The results of the team's study were prepared for
presentation today (July 1, 2002) at the 28th annual meeting of the
American Orthopedic Society for Sports Medicine (AOSSM). The study
received the 2002 Aircast Award for Basic Science, given annually by
the AOSSM. The study was funded by University of the Maryland Sports
Medicine, where Moorman served prior to coming to Duke last year.

"This
posterolateral corner has been referred to as the 'dark side' of the
knee because it is poorly understood and treatment for these injuries
has not been consistently successful," Moorman said. "Now, as a result
of this comparison, we have a straightforward and predictable approach
to successfully restore knee stability to its normal state."

The
knee is a complex joint, in which a series of ligaments, tendons and
cartilage create a "hinge" where the femur, the upper leg bone,
connects with the two bones of lower leg, the larger tibia and the
smaller fibula.

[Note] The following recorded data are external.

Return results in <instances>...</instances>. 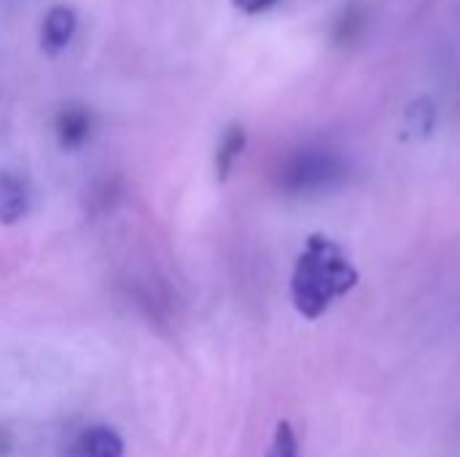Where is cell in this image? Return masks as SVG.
I'll use <instances>...</instances> for the list:
<instances>
[{"instance_id":"1","label":"cell","mask_w":460,"mask_h":457,"mask_svg":"<svg viewBox=\"0 0 460 457\" xmlns=\"http://www.w3.org/2000/svg\"><path fill=\"white\" fill-rule=\"evenodd\" d=\"M356 283L358 272L345 259L342 248L323 234H313L294 267L291 302L305 318L315 321L329 310L334 299L356 288Z\"/></svg>"},{"instance_id":"2","label":"cell","mask_w":460,"mask_h":457,"mask_svg":"<svg viewBox=\"0 0 460 457\" xmlns=\"http://www.w3.org/2000/svg\"><path fill=\"white\" fill-rule=\"evenodd\" d=\"M342 175L345 162L340 154L329 148H302L286 162L280 180L283 189L291 194H315L334 186Z\"/></svg>"},{"instance_id":"3","label":"cell","mask_w":460,"mask_h":457,"mask_svg":"<svg viewBox=\"0 0 460 457\" xmlns=\"http://www.w3.org/2000/svg\"><path fill=\"white\" fill-rule=\"evenodd\" d=\"M75 11L67 5H54L46 16H43V27H40V46L46 54H59L73 32H75Z\"/></svg>"},{"instance_id":"4","label":"cell","mask_w":460,"mask_h":457,"mask_svg":"<svg viewBox=\"0 0 460 457\" xmlns=\"http://www.w3.org/2000/svg\"><path fill=\"white\" fill-rule=\"evenodd\" d=\"M89 132H92V119H89L86 108L67 105V108L59 110V116H57V140H59L62 148H67V151L81 148L89 140Z\"/></svg>"},{"instance_id":"5","label":"cell","mask_w":460,"mask_h":457,"mask_svg":"<svg viewBox=\"0 0 460 457\" xmlns=\"http://www.w3.org/2000/svg\"><path fill=\"white\" fill-rule=\"evenodd\" d=\"M248 135L243 124H229L221 135V143L216 148V175L218 180H226L232 175V167L237 164L240 154L245 151Z\"/></svg>"},{"instance_id":"6","label":"cell","mask_w":460,"mask_h":457,"mask_svg":"<svg viewBox=\"0 0 460 457\" xmlns=\"http://www.w3.org/2000/svg\"><path fill=\"white\" fill-rule=\"evenodd\" d=\"M27 210V191L11 172H0V224H16Z\"/></svg>"},{"instance_id":"7","label":"cell","mask_w":460,"mask_h":457,"mask_svg":"<svg viewBox=\"0 0 460 457\" xmlns=\"http://www.w3.org/2000/svg\"><path fill=\"white\" fill-rule=\"evenodd\" d=\"M84 457H124V442L111 428H92L81 439Z\"/></svg>"},{"instance_id":"8","label":"cell","mask_w":460,"mask_h":457,"mask_svg":"<svg viewBox=\"0 0 460 457\" xmlns=\"http://www.w3.org/2000/svg\"><path fill=\"white\" fill-rule=\"evenodd\" d=\"M361 24H364V8H361L358 0H353V3L340 13V19H337V24H334V40H337V43H350V40L358 35Z\"/></svg>"},{"instance_id":"9","label":"cell","mask_w":460,"mask_h":457,"mask_svg":"<svg viewBox=\"0 0 460 457\" xmlns=\"http://www.w3.org/2000/svg\"><path fill=\"white\" fill-rule=\"evenodd\" d=\"M267 457H299L296 434H294V428H291L288 420H280L275 426V436H272V444H270Z\"/></svg>"},{"instance_id":"10","label":"cell","mask_w":460,"mask_h":457,"mask_svg":"<svg viewBox=\"0 0 460 457\" xmlns=\"http://www.w3.org/2000/svg\"><path fill=\"white\" fill-rule=\"evenodd\" d=\"M278 0H234V5L243 11V13H261V11H270Z\"/></svg>"}]
</instances>
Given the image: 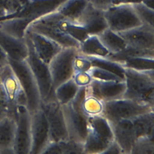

The kneecap, or patella, protects the joint. When the
posterolateral corner is not aligned properly after reconstruction, the
tibia and femur rotate more than normal, which puts undo forces on the
joint and leads to the failure of the reconstruction.

To compare
the benefits of the two most commonly used procedures to address this
instability, the team used 12 pairs of fresh cadaveric knees. After
performing each of the two surgeries on one knee of the pair, the knees
were then attached to a device in the laboratory that can simulates the
pressures and torques experienced by the knee.

The first
approach, known as the combined tibial and fibular-based
reconstruction, uses cadaveric tendon to make two attachments: from the
femur to both the fibula and tibia. In the second approach, called the
fibular-based reconstruction, a portion of patient's tendon is used to
make a figure-eight connection from the femur to the fibula. (See
attached drawings.)

"After testing both approaches in the
laboratory, we found that both can successfully restore stability to
the knee, but the fibular-based has the advantages of being an easier
procedure, taking less time in the operating room, and causing fewer
surgical complications," Moorman said.

Moorman added that the
benefits of the cadaveric (allograft) source over the patient
(autograft) source of tendon are still a matter of debate among
surgeons. While the harvest of autograft tissue involves another
incision, the quality of the tissue is usually better and there is no
risk of disease transmission, Moorman said. Further clinical trials are
needed to determine the best source of tissue, he added.

"While
many techniques have been considered and used in clinical practice, few
have been critically evaluated by biomechanical studies to determine
their ability to restore normal knee functions," Moorman said. "Our
study provides guidance for orthopedic surgeons who treat this
difficult injury pattern."

Other members of the team included
Peter Rauh, M.D., and Leigh Ann Curl, M.D., of the University of
Maryland; Louis Jasper and Stephen Belkoff, Ph.D., Johns Hopkins
University; and W.G. Clancy, M.D., University of Alabama-Birmingham.